Figure 1. The effect of SPP and SPP^D/A on SP^Prl and pPrl processing and binding.

(A) Schematic representation of SPP in the ER membrane with amino acids of the active-site motif in one-letter code. The D→A mutation in SPP^D/A and the position of the myc tag are indicated. KKEK, ER retrieval motif. Fork-like structures indicate N-linked glycosylation sites. (B) Outline and amino acid sequence of the signal sequence of pPrl with its N-terminal (n), hydrophobic (h) and C-terminal (c) region. The cleavage site for signal peptidase (SPase) is indicated, and the h-region is underlined. (C) SP^Prl is trapped by the dominant-negative mutant SPP^D/A. HEK-293 cells transiently expressing pPrl, SPP–myc or SPP^D/A–myc were metabolically pulse labelled for 30 min and chased for 1 h where indicated.
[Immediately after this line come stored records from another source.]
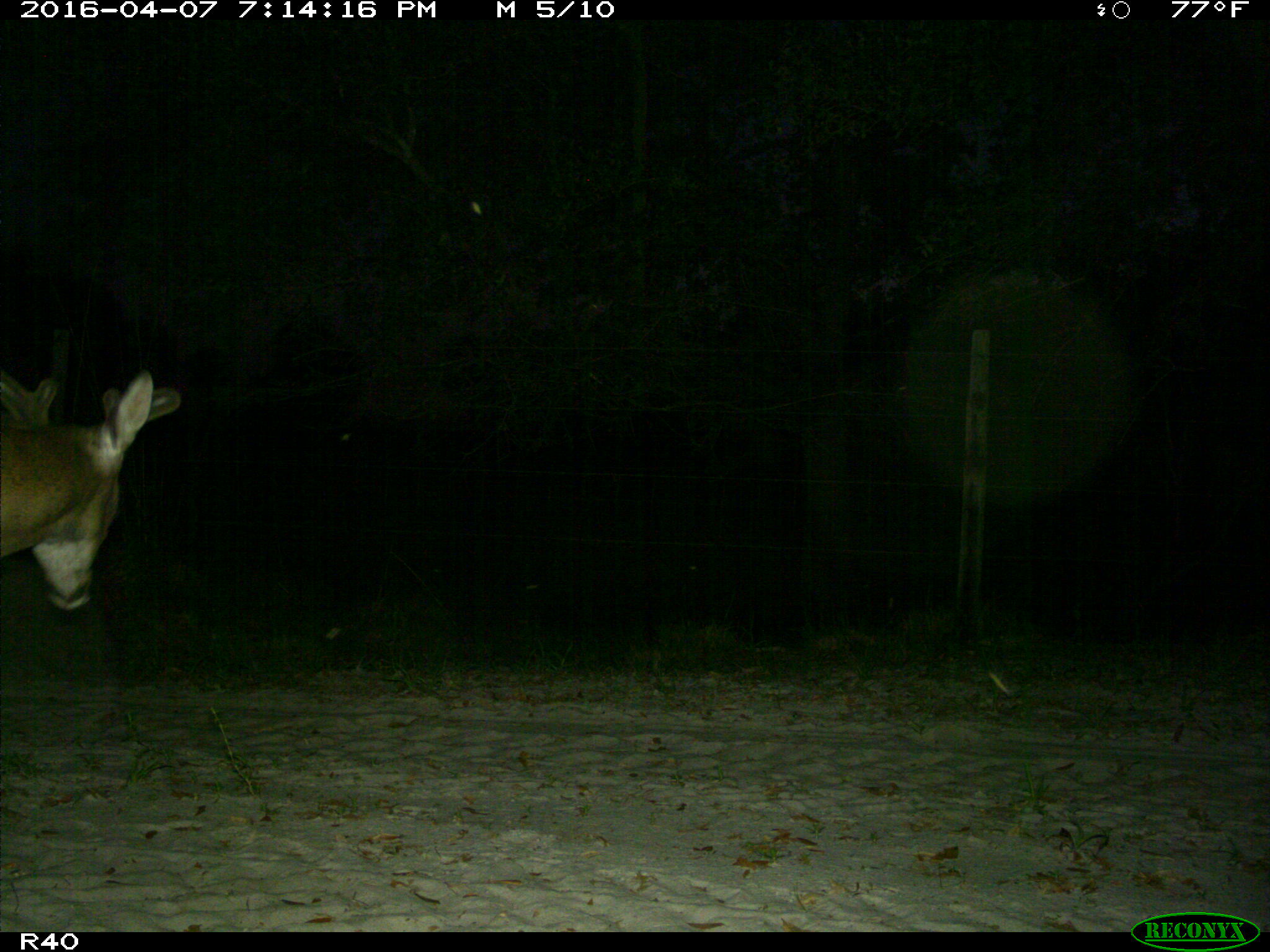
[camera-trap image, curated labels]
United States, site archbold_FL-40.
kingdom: Animalia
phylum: Chordata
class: Mammalia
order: Artiodactyla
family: Cervidae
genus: Odocoileus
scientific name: Odocoileus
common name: deer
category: unidentified deer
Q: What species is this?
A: Unidentified deer (deer) (Odocoileus).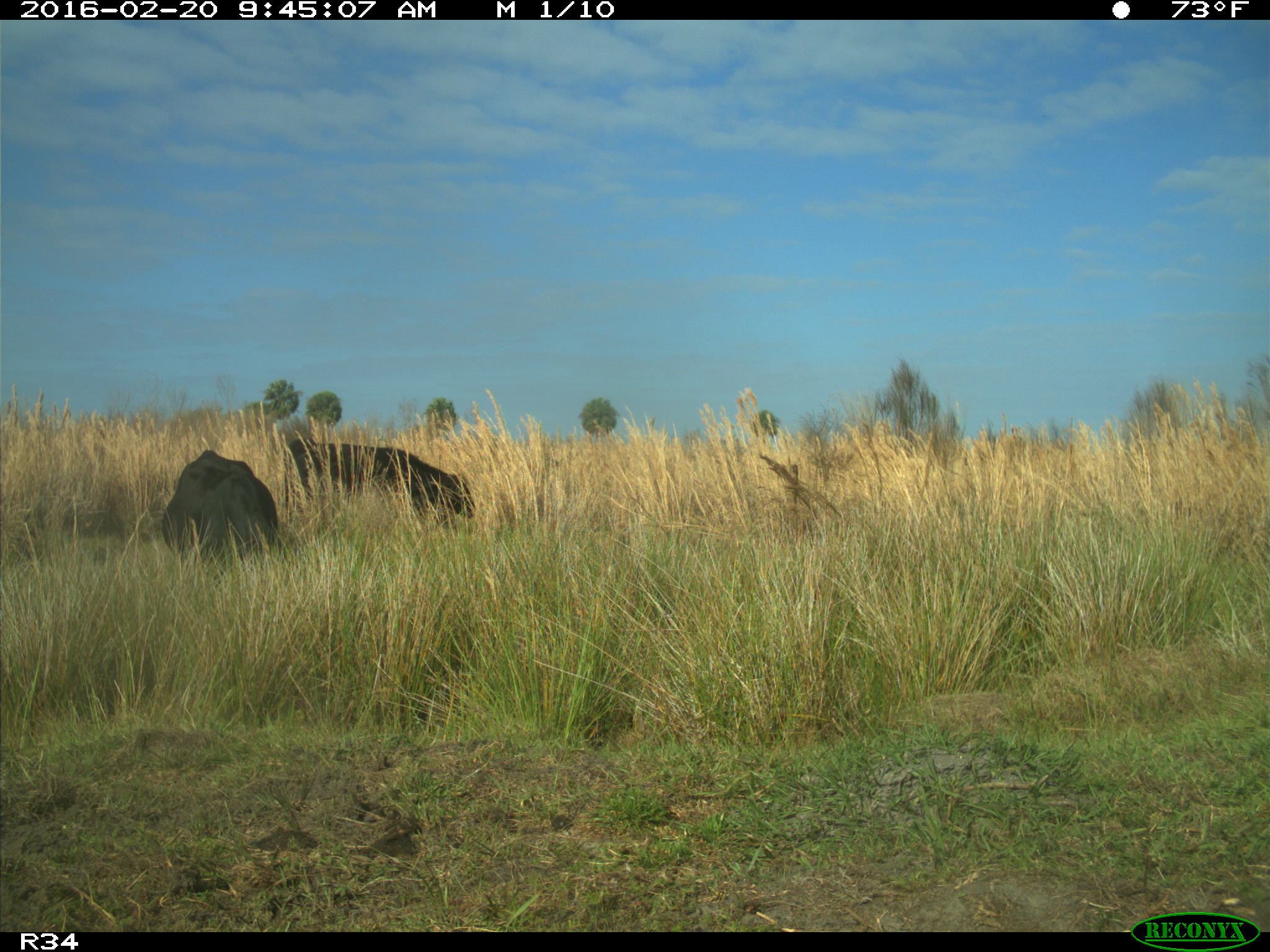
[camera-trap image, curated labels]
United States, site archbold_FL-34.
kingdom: Animalia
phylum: Chordata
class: Mammalia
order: Artiodactyla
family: Bovidae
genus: Bos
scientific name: Bos taurus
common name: domestic cow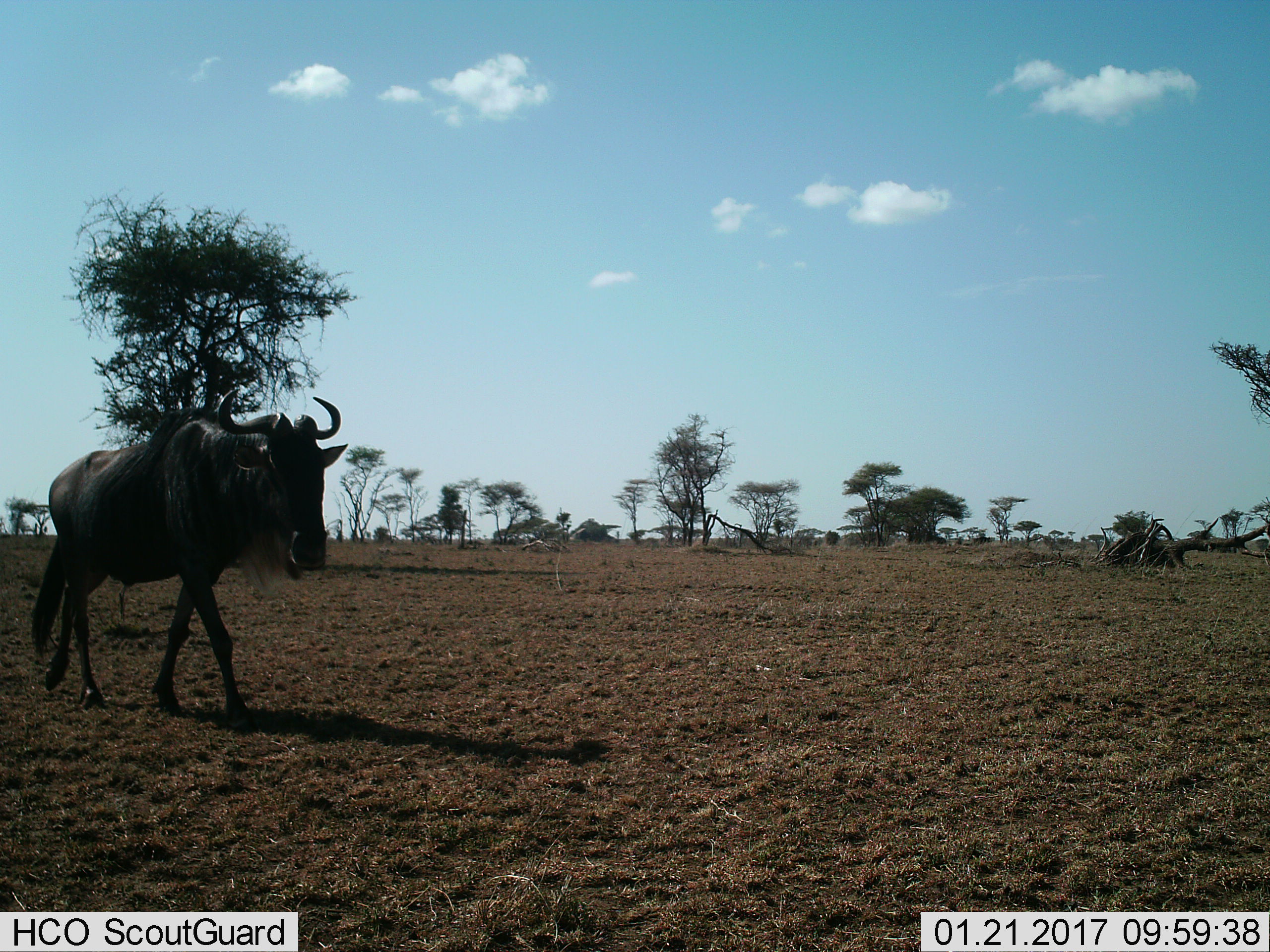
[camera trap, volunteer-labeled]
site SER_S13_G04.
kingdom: Animalia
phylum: Chordata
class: Mammalia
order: Artiodactyla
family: Bovidae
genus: Connochaetes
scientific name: Connochaetes taurinus taurinus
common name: blue wildebeest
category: wildebeestblue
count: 1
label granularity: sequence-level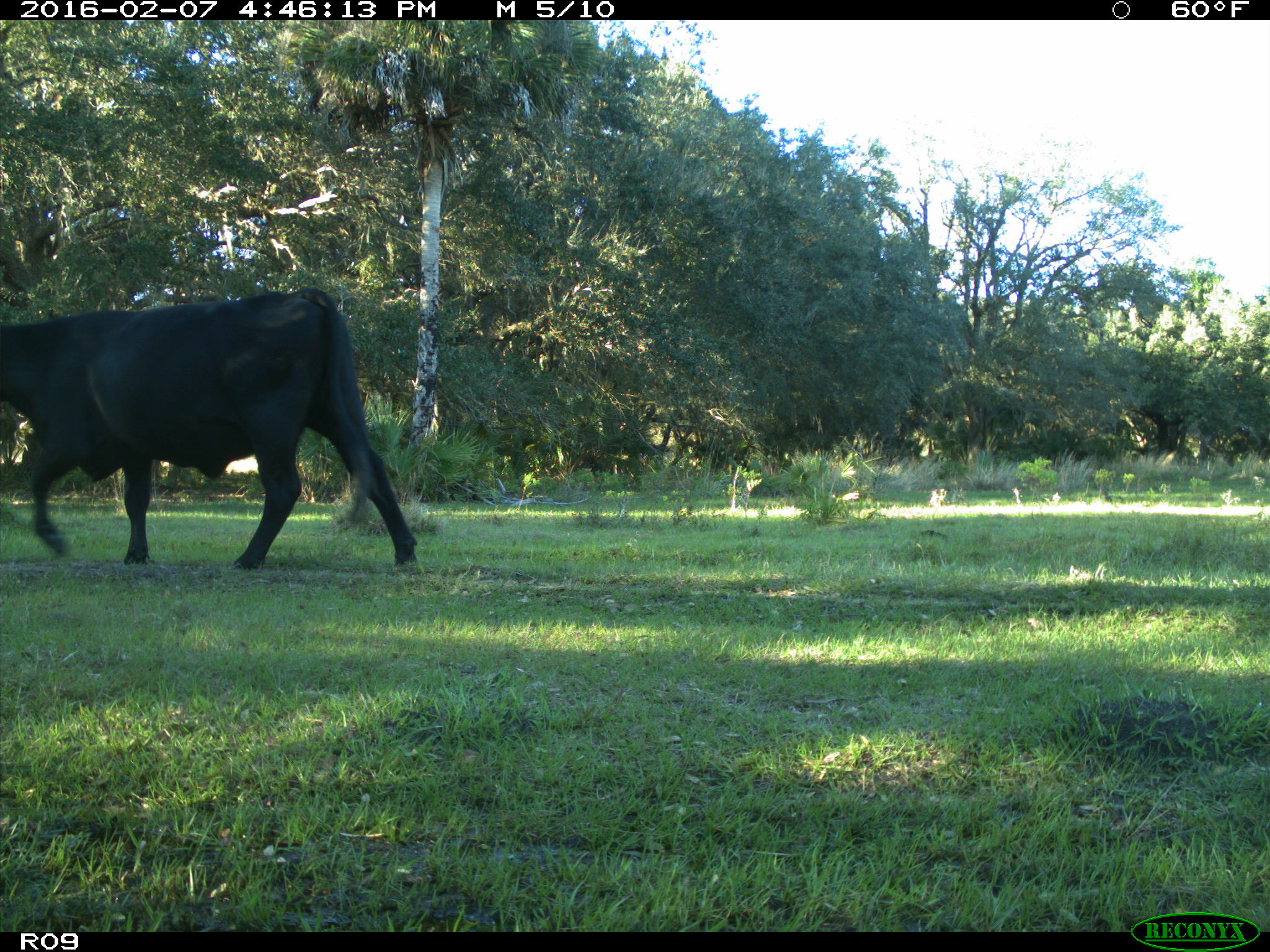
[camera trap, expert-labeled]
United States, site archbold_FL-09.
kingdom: Animalia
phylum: Chordata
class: Mammalia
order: Artiodactyla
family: Bovidae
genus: Bos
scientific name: Bos taurus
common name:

Cells were lysed in the presence of 1% Triton X-100. A 1/10 sample of the total lysate was analysed directly using SDS/PAGE and the rest was used for immunoprecipitation (IP) using either anti-SP^Prl antibodies or anti-myc antibodies to identify myc-tagged SPP/SPP^D/A. Samples were subjected to Tris/Tricine SDS/PAGE and labelled proteins were visualized by autoradiography. v, empty vector control; SPF^Prl, signal peptide fragment of SP^Prl; Prl, mature prolactin. SPP–myc dimer (di) and monomer (mo) are indicated. Note that the monomer is detected as a double-band, representing non-glycosylated and glycosylated SPP (results not shown). Molecular masses are indicated in kDa. (D) pPrl co-immunoprecipitates with SPP and SPP^D/A. HEK-293 cells were transfected and pulse–chase labelled as described in (C). To detect pPrl and mature prolactin (Prl), anti-Prl antibodies were used for immunoprecipitation (IP). Anti-myc antibodies were used for the identification of myc-tagged SPP/SPP^D/A and for co-immunoprecipitation. Proteins were separated by Tris/glycine SDS/PAGE and visualized as described in (C). Molecular masses are indicated in kDa.